Fig. 11B. (Continued) B 259A(LNEI-ST)-2 after being cultured in non-selective medium (YEP+glucose) for more than 50 generations. These results demonstrate that the Saccharomyces yeast strain 259A(LNH-ST)-2 is stable and retain its ability to effectively ferment xylose without relying on the presence of any selection pressure. On the contrary, genetically engineered yeast 259A(pLNH32), with the xylose metabolizing genes cloned on the high copy number plasmid pLNH32, will lose its ability to ferment xylose after being cultured in the same non selective medium for even just 20 generations (data not shown). Also note that 259A(LNH-ST)-2 is one of the 259A strain containing the integrated xylose metabolizing genes that was chosen to carry out these studies but not the one that is most effective for fermenting xylose. Symbols: square glucose; circle xylose; triangle ethanol

need to apply any selection pressure to maintain its ability to ferment xylose to ethanol (data not shown) or utilize the sugar for growth as shown in Table 1. Furthermore, these superstable xylose-fermenting genetically engineered yeasts also coferment glucose and xylose to ethanol as effectively as or better than the plasmid-mediated recombinant yeasts such as 1400 (pLNH32) (data

not shown).
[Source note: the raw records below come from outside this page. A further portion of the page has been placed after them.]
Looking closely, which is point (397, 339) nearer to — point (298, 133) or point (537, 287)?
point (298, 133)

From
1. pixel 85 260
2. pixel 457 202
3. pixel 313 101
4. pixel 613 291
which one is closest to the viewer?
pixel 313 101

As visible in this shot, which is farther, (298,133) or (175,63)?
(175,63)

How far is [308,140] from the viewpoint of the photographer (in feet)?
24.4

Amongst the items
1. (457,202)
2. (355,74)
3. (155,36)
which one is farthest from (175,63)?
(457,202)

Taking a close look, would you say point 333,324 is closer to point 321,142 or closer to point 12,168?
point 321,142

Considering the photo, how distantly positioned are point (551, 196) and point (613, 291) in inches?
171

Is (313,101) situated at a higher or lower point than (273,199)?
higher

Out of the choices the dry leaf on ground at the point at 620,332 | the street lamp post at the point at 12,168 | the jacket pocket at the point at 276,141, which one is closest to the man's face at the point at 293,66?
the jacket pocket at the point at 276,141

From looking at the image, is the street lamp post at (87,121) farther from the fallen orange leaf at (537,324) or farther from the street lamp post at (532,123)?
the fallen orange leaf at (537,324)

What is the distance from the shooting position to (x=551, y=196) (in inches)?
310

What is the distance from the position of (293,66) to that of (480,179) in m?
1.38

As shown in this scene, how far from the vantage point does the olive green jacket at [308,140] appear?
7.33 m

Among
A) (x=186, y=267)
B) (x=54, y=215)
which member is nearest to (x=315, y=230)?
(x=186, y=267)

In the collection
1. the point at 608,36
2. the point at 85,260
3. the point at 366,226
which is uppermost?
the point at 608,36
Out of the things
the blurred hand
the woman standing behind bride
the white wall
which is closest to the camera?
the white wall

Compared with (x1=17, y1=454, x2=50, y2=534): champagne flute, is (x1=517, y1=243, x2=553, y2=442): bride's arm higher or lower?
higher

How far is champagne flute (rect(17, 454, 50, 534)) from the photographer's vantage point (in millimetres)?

These superstable genetically engineered Saccharomyces yeasts contain multiple copies of the same three gene cassette integrated into the host chromosome. Also our superstable xylose-fermenting yeast was developed by using a much improved new method for integrating multiple copies of genes into the yeast chromosome. This method for integrating multiple copies of gene(s) into the host chromosome is easy to accomplish and more importantly, it is also easy to control the copy-number of the integrated genes. Up to now, we have completed the development of three stable glucose-xylose-cofermenting Saccharomyces yeast strains 1400 (LNH-ST), 259A (LNH-ST), and 424A(LNHST) derived from three different parent strains of Saccharomyces yeasts. We are in the process of developing several more such stable glucose-xylose-coferment- ing yeast strains, including strains derived from special yeasts used by industry for the production of ethanol from starch or wood hydrolysates. Figure 11A,B demonstrate that the genetically engineered 259A (LNH-ST) cultured in nonselective medium for more than 50 generations still can ferment xylose as effective as 259A (LNH-ST) that has not been cultured in non-selective medium. The development of these stable genetically engineered xylose-fermenting Saccharomyces yeasts and the method of integrating multiple copies of gene(s) into the yeast chromosome have been briefly described previously [27] and the details in the development of these yeasts will be reported elsewhere.

7

Genetically Engineered Saccharomyces Yeasts Able to Coferment Glucose and Xylose Present in Crude Hydrolysates of Various Cellulosic Biomass by Batch or Continuous Process

Our genetically engineered Saccharomyces yeasts also can ferment glucose and xylose present in crude cellulosic hydrolysates very effectively as demonstrated in Figs. 12–15. The crude hydrolysates were prepared by different processes and provided to us by others. The hydrolysates were used directly for fermentation without any treatments to remove toxic inhibitors normally present in most hydrolysates. For fermentation, pregrown yeast cells were added to the hydrolysates to a cell density similar to those used for fermentation of pure sugars shown in Figs. 4 and 5. Yeast extracts were added to the hydrolysates to a final concentration of 1% and the pH of the hydrolysates was adjusted to 7.0 prior to fermentation but without further adjustment during fermentation. However, effective fermentation of both glucose and xylose was also obtained with our genetically engineered yeasts by initially adjusting the pH of the hydrolysate to 5.5 and by supplementing only 0.2% yeast extract for fermentation (data not shown). Independent studies were carried out by Moniruzzaman et al. to use 1400 (pLNH32 ) for fermenting sugars from hydrolysates of corn fiber and excellent results were also obtained [24].

The stable strain 1400 (LNH-ST) was confirmed to be able to effectively coferment glucose and xylose by a continuous process in a 9000-L pilot scale fermentor with both pure sugars and sugars from crude corn biomass hydrolysates as the feedstocks [25].